Swap "outstretched arm" for "extended arm" in the items, starting at the line that has "Of all the options" and continuing through the last item. Give back only those lines, with everything else left unchanged.
[START GIVEN RECORDS]
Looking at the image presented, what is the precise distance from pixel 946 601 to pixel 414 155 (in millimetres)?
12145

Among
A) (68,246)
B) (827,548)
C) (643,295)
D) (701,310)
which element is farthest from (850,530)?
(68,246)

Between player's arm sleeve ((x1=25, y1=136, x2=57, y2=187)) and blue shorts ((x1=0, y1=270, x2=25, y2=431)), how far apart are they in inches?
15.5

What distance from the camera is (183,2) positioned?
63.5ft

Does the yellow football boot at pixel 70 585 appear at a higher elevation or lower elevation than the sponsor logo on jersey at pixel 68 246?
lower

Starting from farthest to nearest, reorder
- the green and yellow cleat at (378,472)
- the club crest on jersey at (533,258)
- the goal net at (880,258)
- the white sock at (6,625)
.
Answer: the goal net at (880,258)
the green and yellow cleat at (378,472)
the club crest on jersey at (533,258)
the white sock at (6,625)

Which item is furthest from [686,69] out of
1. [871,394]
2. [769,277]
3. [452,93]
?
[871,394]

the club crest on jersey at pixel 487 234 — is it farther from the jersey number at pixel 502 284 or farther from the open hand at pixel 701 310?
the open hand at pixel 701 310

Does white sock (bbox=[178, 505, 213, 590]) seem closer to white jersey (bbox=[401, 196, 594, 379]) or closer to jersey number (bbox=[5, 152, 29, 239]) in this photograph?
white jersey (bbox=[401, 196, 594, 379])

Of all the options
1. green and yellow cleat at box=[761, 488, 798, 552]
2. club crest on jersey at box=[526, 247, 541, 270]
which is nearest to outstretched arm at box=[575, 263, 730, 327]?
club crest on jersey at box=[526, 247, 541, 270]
[END GIVEN RECORDS]
> [ANSWER IN FULL]
Of all the options
1. green and yellow cleat at box=[761, 488, 798, 552]
2. club crest on jersey at box=[526, 247, 541, 270]
which is nearest to extended arm at box=[575, 263, 730, 327]?
club crest on jersey at box=[526, 247, 541, 270]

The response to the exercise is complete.